'''

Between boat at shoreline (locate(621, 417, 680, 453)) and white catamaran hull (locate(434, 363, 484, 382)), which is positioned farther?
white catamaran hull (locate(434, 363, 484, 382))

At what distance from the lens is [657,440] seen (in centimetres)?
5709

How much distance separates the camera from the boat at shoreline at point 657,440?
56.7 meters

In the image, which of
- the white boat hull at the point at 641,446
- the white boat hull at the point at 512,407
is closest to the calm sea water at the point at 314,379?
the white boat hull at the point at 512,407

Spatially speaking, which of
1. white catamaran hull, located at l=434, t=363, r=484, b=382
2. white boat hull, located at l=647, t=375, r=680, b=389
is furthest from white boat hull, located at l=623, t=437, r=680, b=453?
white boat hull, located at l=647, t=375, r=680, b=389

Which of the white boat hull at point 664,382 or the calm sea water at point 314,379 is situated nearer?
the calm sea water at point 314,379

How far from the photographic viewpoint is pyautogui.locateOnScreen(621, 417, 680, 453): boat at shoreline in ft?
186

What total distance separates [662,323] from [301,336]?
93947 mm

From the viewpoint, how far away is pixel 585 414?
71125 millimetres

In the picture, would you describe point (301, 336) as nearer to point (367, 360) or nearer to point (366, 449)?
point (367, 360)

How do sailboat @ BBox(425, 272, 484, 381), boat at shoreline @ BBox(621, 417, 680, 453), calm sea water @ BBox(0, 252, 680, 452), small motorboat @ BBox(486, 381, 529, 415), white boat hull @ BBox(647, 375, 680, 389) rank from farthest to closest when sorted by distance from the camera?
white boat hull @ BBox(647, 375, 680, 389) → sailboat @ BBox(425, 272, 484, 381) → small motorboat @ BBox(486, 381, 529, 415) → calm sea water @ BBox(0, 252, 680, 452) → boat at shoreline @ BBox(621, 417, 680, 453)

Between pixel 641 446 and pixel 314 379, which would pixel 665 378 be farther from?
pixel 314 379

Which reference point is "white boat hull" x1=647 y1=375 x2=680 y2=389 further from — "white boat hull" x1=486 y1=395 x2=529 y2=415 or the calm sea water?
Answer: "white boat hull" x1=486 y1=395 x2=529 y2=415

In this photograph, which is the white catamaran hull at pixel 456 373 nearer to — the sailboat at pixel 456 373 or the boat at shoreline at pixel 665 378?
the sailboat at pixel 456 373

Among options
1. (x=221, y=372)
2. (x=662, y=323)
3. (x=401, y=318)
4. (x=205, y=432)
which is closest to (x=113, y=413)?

'''

**GOAL:**
Transcribe all of the lines in the records precisely.

**PROBLEM SOLUTION:**
Between boat at shoreline (locate(621, 417, 680, 453)) and white catamaran hull (locate(434, 363, 484, 382)), which is positioned farther?
white catamaran hull (locate(434, 363, 484, 382))

At what distance from the lens is [657,440] seen (in centimetres)?
5709

How much distance separates the camera from the boat at shoreline at point 657,440?
56.7 meters

In the image, which of
- the white boat hull at the point at 641,446
- the white boat hull at the point at 512,407
is closest to the calm sea water at the point at 314,379?
the white boat hull at the point at 512,407

Spatially speaking, which of
1. white catamaran hull, located at l=434, t=363, r=484, b=382
2. white boat hull, located at l=647, t=375, r=680, b=389
is furthest from white boat hull, located at l=623, t=437, r=680, b=453?
white boat hull, located at l=647, t=375, r=680, b=389

Which of the white boat hull at point 664,382 or the calm sea water at point 314,379 is situated nearer?
the calm sea water at point 314,379

How far from the photographic viewpoint is pyautogui.locateOnScreen(621, 417, 680, 453): boat at shoreline in ft?
186

What total distance separates [662,323] from [301,336]?
93947 mm

From the viewpoint, how far away is pixel 585 414?
71125 millimetres

In the picture, would you describe point (301, 336) as nearer to point (367, 360) or nearer to point (366, 449)?
point (367, 360)

How do sailboat @ BBox(425, 272, 484, 381), boat at shoreline @ BBox(621, 417, 680, 453), calm sea water @ BBox(0, 252, 680, 452), small motorboat @ BBox(486, 381, 529, 415), white boat hull @ BBox(647, 375, 680, 389) rank from farthest to closest when sorted by distance from the camera?
white boat hull @ BBox(647, 375, 680, 389) → sailboat @ BBox(425, 272, 484, 381) → small motorboat @ BBox(486, 381, 529, 415) → calm sea water @ BBox(0, 252, 680, 452) → boat at shoreline @ BBox(621, 417, 680, 453)

Between pixel 641 446 and pixel 314 379, which would pixel 665 378 be farther from?
pixel 314 379

Which reference point is "white boat hull" x1=647 y1=375 x2=680 y2=389 further from — "white boat hull" x1=486 y1=395 x2=529 y2=415 or the calm sea water?
Answer: "white boat hull" x1=486 y1=395 x2=529 y2=415

In this photograph, which is the white catamaran hull at pixel 456 373 nearer to — the sailboat at pixel 456 373 or the boat at shoreline at pixel 665 378?
the sailboat at pixel 456 373

Among options
1. (x=221, y=372)
2. (x=662, y=323)
3. (x=401, y=318)
4. (x=205, y=432)
which is closest to (x=113, y=413)?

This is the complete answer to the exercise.